Meta is open-sourcing these models, giving researchers and practitioners access so they can train their own models with their own datasets for the first time, and help advance the field of AI-generated audio and music.

Meta unveiled the AudioCraft AI tool that generates high-quality, realistic audio and music from text. AudioCraft consists of three models: MusicGen, AudioGen and EnCodec. MusicGen, which was trained with Meta-owned and specifically licensed music, generates music from text prompts, while AudioGen, which was trained on public sound effects, generates audio from text prompts. Meta has now released an improved version of EnCodec decoder, which allows higher quality music generation with fewer artifacts.

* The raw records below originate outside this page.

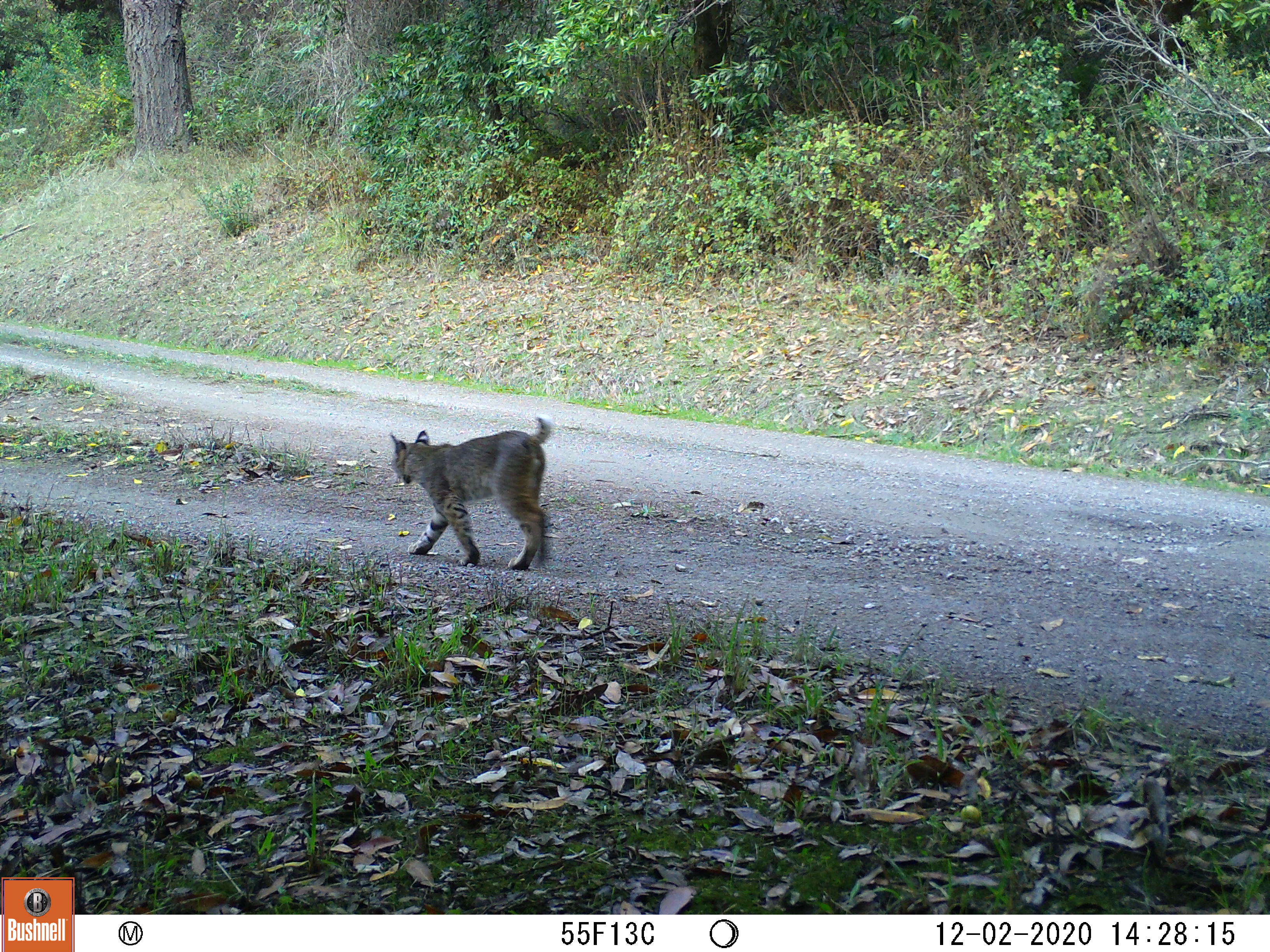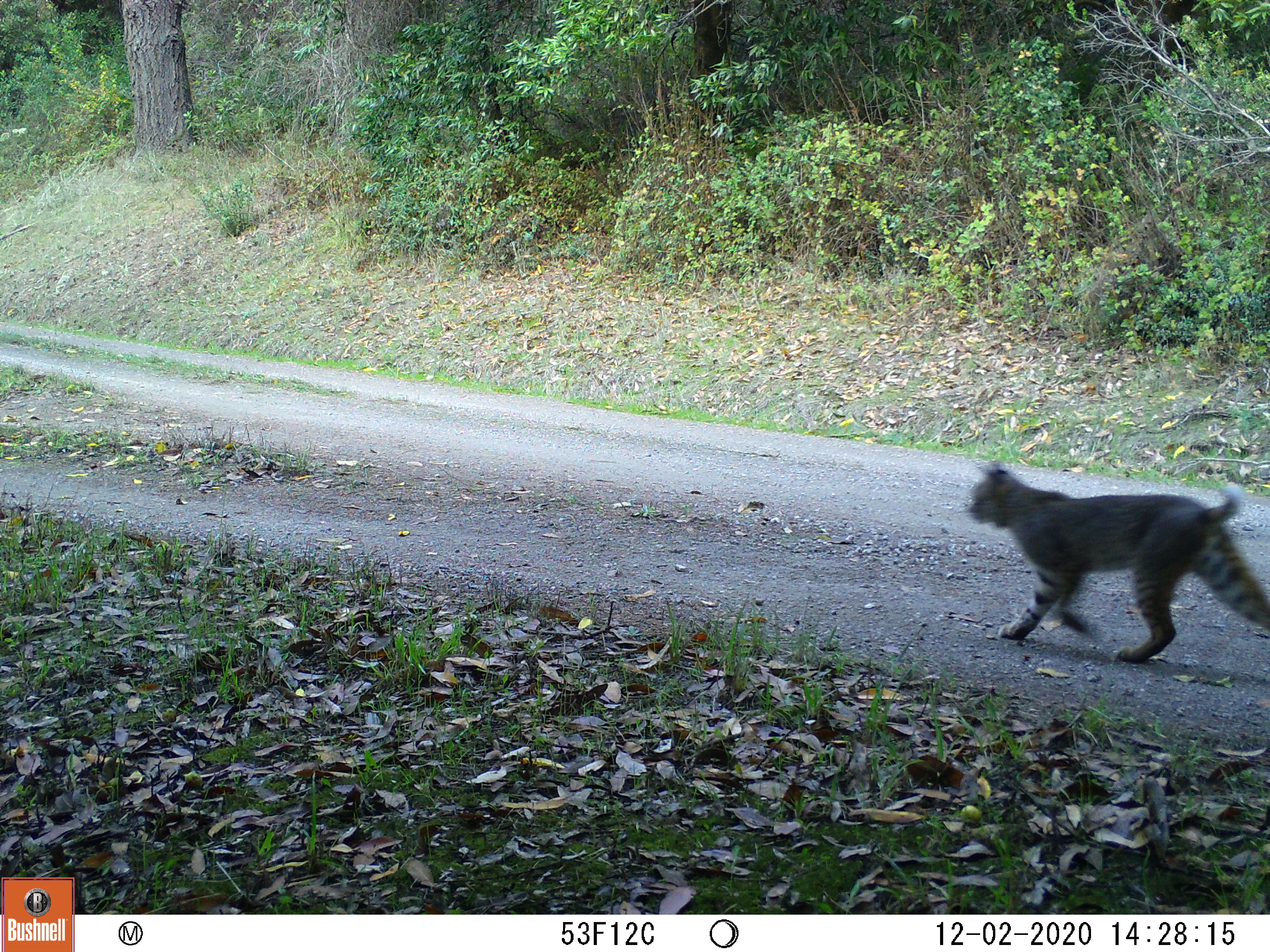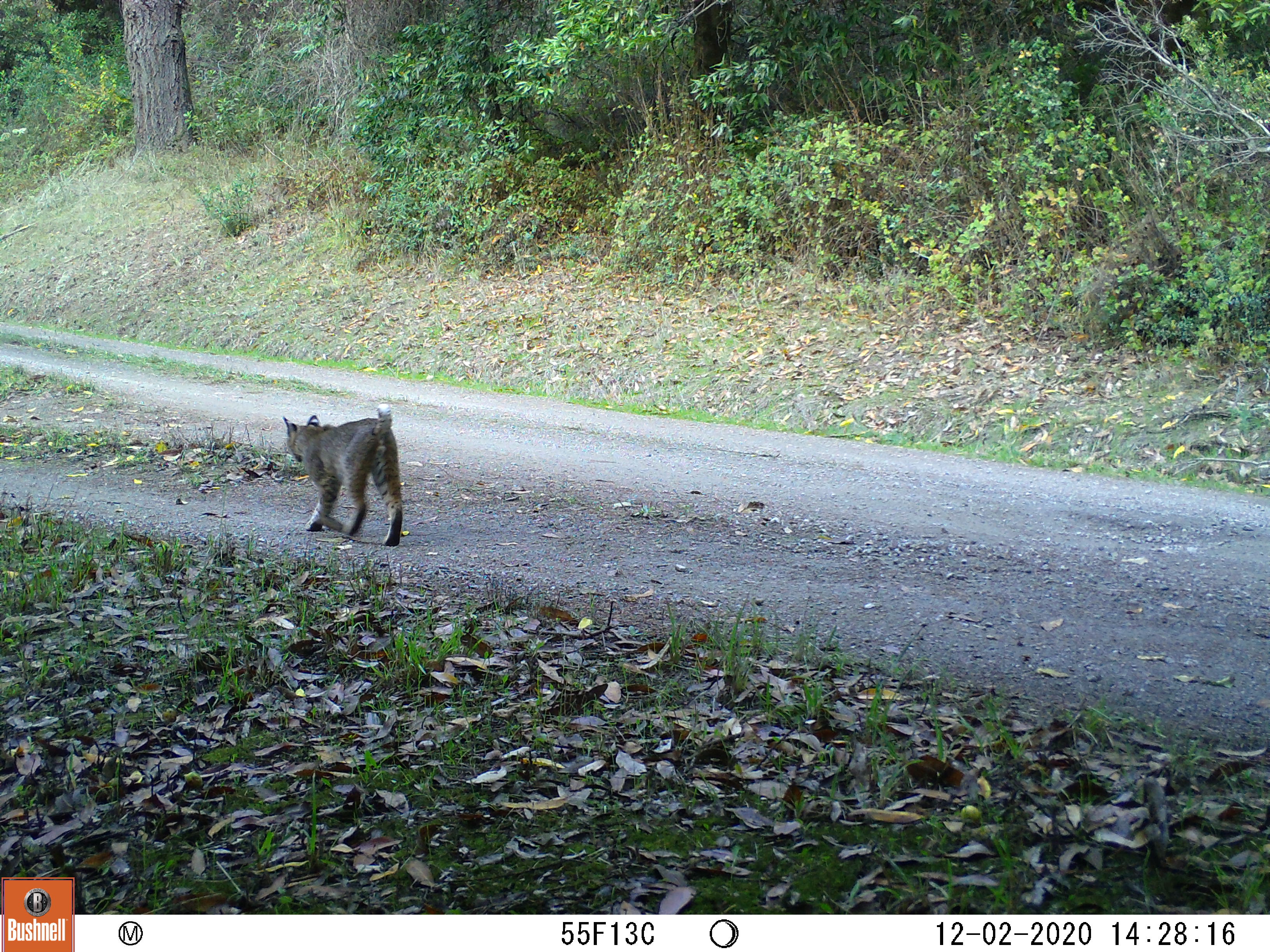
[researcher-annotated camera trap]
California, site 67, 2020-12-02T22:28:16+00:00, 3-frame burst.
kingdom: Animalia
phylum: Chordata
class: Mammalia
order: Carnivora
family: Felidae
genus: Lynx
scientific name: Lynx rufus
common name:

The company is also releasing pre-trained AudioGen models, which let you generate environmental sounds and sound effects like a dog barking, cars honking, or footsteps on a wooden floor. And lastly, the company is sharing all of the AudioCraft model weights and code.

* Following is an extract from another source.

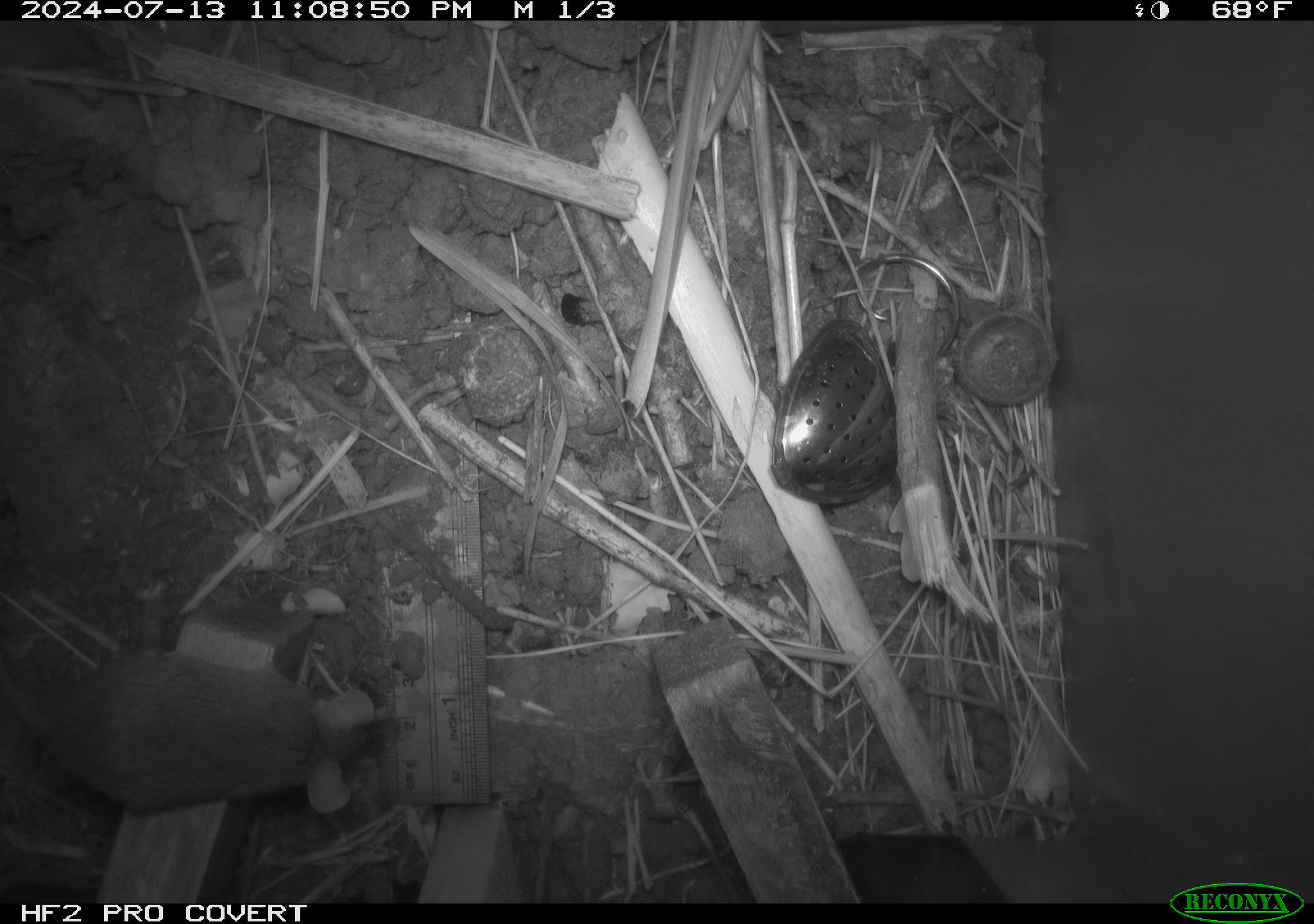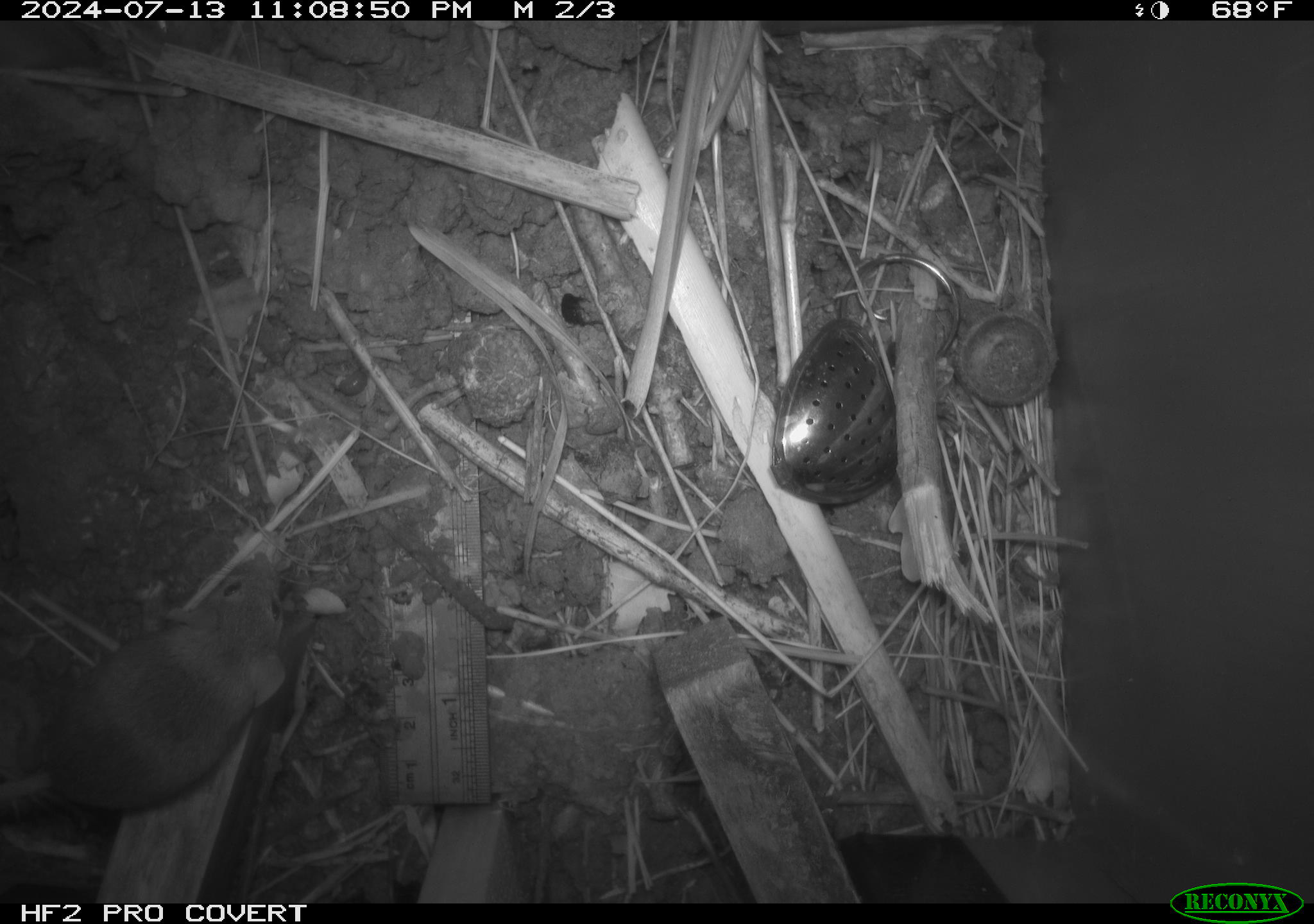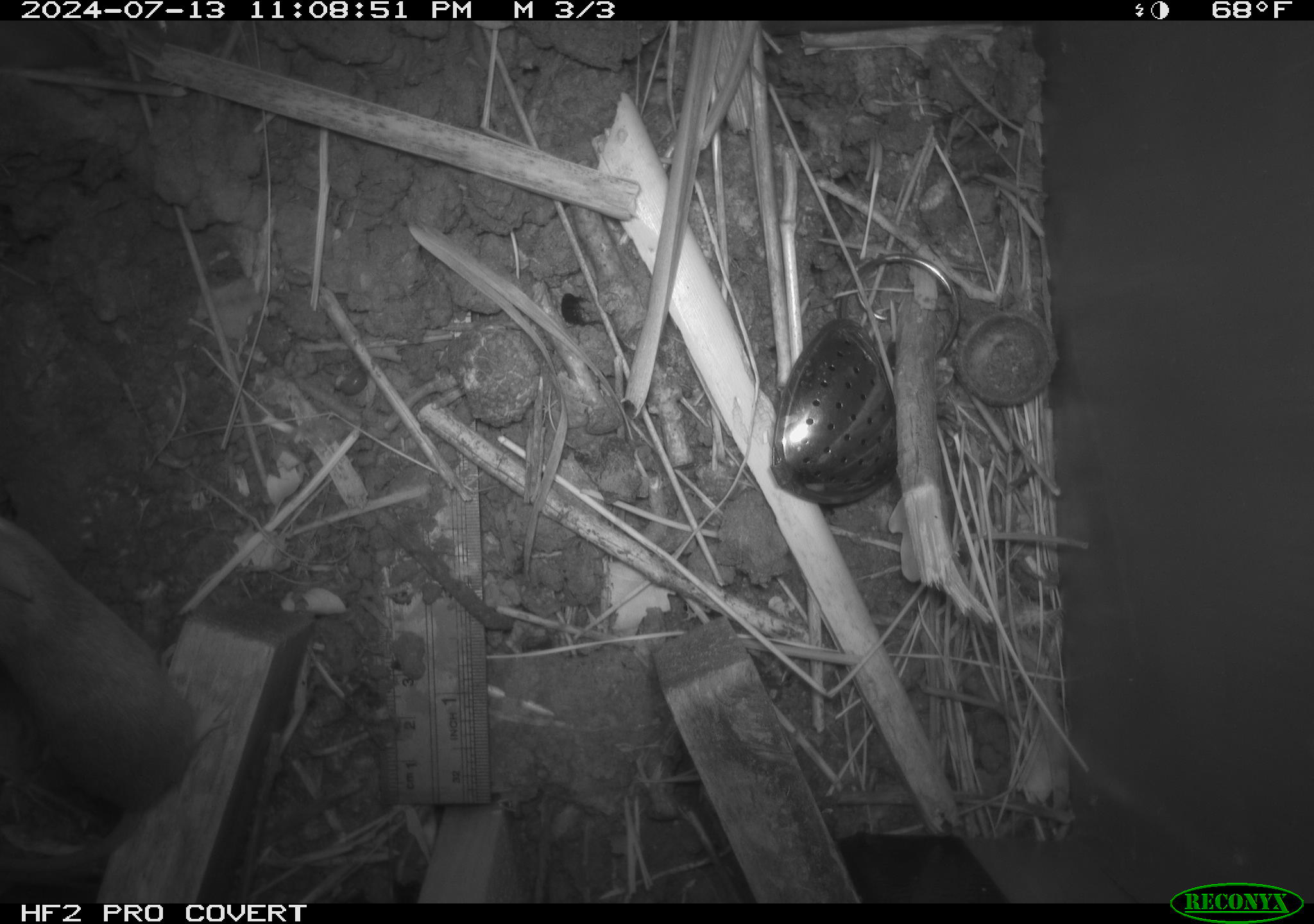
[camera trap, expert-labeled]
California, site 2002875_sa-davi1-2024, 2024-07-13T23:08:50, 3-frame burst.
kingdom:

Generating high-fidelity audio of any kind requires modeling complex signals and patterns at varying scales. Music is arguably the most challenging type of audio to generate as it’s composed of local and long-range patterns, from a suite of notes to a global musical structure with multiple instruments. The AudioCraft family of models are capable of producing high-quality audio with long-term consistency, and they’re easy to use.



AudioCraft works for music, sound, compression, and generation — all in the same place. Because it’s easy to build on and reuse, people who want to build better sound generators, compression algorithms, or music generators can do it all in the same code base and build on top of what others have done.